Władze Singapuru zezwoliły amerykańskiemu start-upowi na sprzedaż sztucznie wyhodowanego mięsa z kurczaka. Produkt powstały z komórek drobiu został zatwierdzony przez lokalną agencję żywności jako alternatywny składnik nuggetsów.
"Wszyscy obrońcy zwierząt na pewno będą zadowoleni" – przekonuje socjolog z Uniwersytetu im. Adama Mickiewicza w Poznaniu, Hanna Mamzer.
Staje się coraz bardziej realnym, że będziemy niebawem konsumować mięso, które pochodzi, albo z komórek zupełnie generowanych sztucznie, albo komórek pobieranych od zwierząt, ale rozmnażanych sztucznie. To jest taki koncept, do jakiego weganie, wegetarianie i obrońcy zwierząt wzdychają już od dłuższego czasu.
Prace w kierunku wytworzenia tak zwanego „motherless meat”, czyli „mięsa bez matki”, trwają przynajmniej od 2008 roku. Jak przekonuje profesor Mamzer, upowszechnienie produkowanego w laboratorium mięsa zapewne spotka się z oporem hodowców zwierząt.

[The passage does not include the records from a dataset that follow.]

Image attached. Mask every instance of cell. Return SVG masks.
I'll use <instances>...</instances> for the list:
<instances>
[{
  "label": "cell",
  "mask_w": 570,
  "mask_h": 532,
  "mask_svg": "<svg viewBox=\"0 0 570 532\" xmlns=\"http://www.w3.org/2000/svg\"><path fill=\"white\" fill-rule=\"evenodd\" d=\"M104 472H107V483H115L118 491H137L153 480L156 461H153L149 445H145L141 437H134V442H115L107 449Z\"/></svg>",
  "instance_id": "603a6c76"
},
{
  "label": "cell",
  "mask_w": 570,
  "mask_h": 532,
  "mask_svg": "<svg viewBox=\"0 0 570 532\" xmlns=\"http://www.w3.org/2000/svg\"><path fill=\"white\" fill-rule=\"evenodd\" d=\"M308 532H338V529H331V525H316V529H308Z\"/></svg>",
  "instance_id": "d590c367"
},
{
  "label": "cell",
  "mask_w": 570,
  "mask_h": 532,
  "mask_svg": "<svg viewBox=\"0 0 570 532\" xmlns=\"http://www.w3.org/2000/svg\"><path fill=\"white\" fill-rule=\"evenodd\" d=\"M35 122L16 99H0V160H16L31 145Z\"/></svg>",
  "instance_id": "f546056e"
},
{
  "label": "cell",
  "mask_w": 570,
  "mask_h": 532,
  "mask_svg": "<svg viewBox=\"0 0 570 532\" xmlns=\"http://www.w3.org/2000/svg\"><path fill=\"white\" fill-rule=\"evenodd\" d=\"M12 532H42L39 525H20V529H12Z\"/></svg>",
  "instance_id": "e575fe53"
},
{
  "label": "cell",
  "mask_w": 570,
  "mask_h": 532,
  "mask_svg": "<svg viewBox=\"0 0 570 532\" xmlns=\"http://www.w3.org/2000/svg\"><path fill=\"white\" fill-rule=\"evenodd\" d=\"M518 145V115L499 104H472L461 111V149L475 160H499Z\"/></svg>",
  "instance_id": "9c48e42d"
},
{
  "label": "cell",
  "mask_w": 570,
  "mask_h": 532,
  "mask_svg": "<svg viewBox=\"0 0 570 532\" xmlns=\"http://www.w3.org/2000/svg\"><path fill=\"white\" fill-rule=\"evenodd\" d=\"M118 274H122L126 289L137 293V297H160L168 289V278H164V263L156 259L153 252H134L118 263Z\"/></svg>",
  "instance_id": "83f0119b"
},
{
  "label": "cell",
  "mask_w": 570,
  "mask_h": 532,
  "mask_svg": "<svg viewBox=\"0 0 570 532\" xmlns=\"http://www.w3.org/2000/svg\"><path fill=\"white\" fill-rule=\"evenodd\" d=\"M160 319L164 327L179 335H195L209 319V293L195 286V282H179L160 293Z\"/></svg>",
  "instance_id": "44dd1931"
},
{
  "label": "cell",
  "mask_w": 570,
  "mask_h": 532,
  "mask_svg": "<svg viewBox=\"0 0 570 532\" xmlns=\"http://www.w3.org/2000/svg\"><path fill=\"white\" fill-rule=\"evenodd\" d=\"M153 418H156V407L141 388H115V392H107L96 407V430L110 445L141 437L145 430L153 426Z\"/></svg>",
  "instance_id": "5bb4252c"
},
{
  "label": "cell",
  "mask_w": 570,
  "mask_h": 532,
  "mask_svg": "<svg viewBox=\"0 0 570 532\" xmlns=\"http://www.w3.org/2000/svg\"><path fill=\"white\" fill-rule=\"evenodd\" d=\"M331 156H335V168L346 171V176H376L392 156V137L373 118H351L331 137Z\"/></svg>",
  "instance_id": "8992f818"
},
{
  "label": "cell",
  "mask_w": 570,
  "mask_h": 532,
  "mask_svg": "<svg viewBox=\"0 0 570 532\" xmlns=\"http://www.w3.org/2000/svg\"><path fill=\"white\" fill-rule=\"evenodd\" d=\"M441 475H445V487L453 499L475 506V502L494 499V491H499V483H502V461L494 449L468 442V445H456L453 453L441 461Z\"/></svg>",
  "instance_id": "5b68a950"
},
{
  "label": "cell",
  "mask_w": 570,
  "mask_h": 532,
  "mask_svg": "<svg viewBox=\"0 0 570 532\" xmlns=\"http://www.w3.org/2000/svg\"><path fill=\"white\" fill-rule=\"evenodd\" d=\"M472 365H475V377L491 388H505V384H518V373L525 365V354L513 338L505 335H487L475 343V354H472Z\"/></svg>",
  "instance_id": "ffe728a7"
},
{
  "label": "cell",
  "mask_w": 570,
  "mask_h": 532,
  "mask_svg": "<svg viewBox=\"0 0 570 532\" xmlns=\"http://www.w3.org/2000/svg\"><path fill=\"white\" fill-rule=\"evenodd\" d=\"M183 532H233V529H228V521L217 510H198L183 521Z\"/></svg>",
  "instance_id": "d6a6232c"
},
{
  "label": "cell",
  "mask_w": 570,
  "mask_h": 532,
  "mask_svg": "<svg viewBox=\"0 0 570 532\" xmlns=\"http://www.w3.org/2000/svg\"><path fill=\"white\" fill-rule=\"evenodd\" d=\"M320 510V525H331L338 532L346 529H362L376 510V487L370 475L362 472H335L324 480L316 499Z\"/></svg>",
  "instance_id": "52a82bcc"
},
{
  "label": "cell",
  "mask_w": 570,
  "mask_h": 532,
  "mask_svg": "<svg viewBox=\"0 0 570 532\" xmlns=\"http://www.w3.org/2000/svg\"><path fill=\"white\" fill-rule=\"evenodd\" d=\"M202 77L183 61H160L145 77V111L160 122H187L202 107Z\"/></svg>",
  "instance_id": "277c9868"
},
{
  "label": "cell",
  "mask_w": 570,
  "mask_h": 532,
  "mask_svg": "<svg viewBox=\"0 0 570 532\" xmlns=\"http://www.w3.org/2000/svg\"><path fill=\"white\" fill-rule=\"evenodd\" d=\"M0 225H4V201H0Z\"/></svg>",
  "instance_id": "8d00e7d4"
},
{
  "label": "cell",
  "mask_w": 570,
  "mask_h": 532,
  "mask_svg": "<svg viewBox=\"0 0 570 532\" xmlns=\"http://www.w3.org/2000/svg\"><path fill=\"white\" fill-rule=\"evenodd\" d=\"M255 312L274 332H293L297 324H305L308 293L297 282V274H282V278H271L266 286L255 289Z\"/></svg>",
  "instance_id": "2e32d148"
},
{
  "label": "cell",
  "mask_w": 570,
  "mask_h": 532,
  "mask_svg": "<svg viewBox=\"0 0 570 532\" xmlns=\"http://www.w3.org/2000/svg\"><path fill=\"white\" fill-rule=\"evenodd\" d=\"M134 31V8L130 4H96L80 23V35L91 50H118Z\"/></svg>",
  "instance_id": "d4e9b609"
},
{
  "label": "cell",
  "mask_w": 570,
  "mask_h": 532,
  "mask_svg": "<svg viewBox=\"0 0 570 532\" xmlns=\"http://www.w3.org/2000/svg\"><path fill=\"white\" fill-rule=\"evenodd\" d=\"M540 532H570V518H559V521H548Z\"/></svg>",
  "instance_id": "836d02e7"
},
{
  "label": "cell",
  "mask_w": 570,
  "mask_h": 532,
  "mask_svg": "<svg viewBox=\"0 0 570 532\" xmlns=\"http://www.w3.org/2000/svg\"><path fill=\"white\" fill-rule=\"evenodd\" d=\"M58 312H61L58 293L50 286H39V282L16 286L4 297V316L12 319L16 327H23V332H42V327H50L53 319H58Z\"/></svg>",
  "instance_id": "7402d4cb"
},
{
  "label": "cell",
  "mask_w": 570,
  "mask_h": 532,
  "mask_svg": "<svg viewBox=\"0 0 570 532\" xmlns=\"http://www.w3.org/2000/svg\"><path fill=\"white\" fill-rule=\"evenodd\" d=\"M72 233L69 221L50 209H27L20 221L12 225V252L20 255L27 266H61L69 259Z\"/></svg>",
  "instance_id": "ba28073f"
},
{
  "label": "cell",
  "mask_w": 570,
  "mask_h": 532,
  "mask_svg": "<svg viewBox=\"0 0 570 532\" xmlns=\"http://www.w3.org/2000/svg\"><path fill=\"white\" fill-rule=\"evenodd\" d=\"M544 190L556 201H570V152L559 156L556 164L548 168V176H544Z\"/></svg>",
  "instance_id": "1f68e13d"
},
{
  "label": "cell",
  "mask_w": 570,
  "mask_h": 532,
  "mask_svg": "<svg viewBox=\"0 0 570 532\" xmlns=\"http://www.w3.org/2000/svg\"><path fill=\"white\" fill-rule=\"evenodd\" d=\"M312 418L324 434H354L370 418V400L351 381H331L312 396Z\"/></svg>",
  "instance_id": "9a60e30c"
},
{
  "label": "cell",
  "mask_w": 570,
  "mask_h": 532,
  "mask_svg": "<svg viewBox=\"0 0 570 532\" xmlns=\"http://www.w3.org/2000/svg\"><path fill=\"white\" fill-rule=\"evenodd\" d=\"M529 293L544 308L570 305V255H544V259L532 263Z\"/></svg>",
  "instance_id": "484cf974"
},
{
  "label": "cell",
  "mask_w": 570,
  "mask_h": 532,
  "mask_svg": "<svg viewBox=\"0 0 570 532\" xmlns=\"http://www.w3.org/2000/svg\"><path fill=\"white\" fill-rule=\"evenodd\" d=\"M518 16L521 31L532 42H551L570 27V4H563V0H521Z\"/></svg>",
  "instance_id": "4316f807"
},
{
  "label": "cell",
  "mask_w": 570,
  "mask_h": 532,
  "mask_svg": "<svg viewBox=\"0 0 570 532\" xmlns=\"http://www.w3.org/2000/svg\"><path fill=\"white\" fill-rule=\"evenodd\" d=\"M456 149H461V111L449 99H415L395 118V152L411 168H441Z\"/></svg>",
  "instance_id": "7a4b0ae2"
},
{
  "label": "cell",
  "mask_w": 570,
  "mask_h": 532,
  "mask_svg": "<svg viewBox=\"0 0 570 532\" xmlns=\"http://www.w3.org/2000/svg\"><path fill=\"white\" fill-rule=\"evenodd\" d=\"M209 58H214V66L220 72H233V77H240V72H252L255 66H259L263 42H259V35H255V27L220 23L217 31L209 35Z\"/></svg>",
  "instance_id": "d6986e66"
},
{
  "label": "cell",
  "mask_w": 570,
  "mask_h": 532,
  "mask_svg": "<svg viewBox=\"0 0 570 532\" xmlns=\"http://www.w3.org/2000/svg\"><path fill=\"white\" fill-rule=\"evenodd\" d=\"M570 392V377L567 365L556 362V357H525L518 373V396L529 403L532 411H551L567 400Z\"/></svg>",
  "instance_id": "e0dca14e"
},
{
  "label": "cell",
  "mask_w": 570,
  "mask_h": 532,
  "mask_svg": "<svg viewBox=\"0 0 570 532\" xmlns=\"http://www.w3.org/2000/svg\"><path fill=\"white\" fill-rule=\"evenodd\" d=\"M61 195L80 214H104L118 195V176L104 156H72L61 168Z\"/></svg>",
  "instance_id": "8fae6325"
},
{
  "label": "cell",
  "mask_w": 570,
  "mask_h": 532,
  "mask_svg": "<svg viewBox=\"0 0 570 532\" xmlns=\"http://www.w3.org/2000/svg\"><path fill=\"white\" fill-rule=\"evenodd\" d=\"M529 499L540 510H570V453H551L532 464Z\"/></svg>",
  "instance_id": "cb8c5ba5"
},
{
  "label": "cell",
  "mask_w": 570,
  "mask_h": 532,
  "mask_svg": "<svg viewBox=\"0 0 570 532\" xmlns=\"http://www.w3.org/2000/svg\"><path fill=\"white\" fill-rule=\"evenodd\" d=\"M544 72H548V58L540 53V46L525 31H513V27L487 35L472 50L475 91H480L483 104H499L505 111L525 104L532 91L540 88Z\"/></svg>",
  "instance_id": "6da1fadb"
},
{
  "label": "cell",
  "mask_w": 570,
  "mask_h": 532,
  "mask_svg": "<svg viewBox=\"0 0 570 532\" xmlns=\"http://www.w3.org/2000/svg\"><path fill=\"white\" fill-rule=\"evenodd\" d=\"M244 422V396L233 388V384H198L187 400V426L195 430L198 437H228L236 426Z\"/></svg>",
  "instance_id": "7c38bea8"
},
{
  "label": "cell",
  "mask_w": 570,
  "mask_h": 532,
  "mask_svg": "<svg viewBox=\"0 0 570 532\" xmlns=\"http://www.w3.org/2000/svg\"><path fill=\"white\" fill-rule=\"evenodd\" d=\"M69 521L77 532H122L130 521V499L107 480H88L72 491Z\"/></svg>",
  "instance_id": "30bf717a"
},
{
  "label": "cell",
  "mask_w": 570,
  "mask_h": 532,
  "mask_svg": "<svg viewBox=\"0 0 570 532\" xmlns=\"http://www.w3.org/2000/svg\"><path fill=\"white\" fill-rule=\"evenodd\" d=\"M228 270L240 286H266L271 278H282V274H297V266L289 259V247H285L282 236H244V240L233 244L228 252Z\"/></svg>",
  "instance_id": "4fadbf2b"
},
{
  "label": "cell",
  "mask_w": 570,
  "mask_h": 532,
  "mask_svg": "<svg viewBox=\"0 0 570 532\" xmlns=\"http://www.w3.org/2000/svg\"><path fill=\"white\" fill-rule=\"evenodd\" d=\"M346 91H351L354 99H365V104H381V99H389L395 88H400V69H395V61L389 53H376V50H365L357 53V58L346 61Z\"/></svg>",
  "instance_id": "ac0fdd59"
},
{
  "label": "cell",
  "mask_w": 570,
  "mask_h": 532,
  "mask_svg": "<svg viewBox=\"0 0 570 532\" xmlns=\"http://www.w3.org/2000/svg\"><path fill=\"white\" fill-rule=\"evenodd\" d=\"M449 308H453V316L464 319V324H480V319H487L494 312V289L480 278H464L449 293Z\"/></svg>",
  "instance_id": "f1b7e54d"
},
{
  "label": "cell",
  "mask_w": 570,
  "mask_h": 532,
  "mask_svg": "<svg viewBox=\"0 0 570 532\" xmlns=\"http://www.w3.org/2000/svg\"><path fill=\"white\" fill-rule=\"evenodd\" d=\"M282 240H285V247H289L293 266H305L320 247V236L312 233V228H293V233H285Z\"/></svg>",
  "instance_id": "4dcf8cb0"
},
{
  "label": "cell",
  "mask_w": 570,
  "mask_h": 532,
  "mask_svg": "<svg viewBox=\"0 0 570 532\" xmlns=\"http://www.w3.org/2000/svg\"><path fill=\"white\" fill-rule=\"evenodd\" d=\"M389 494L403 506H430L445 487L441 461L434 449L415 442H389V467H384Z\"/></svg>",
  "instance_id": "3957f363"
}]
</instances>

"Lobby mięsne jest silne ekologicznie" – podkreśla socjolog, która zwraca jednak uwagę na świadomość negatywnych efektów hodowli: zanieczyszczenie środowiska oraz zagrożenie epizootyczne. Przykładem tego drugiego, czyli przenoszenia chorób zwierzęcych na ludzi, ma być pandemia koronawirusa.
Sztuczne nuggetsy zadebiutują w singapurskiej restauracji z ceną zbliżoną do tradycyjnego produktu.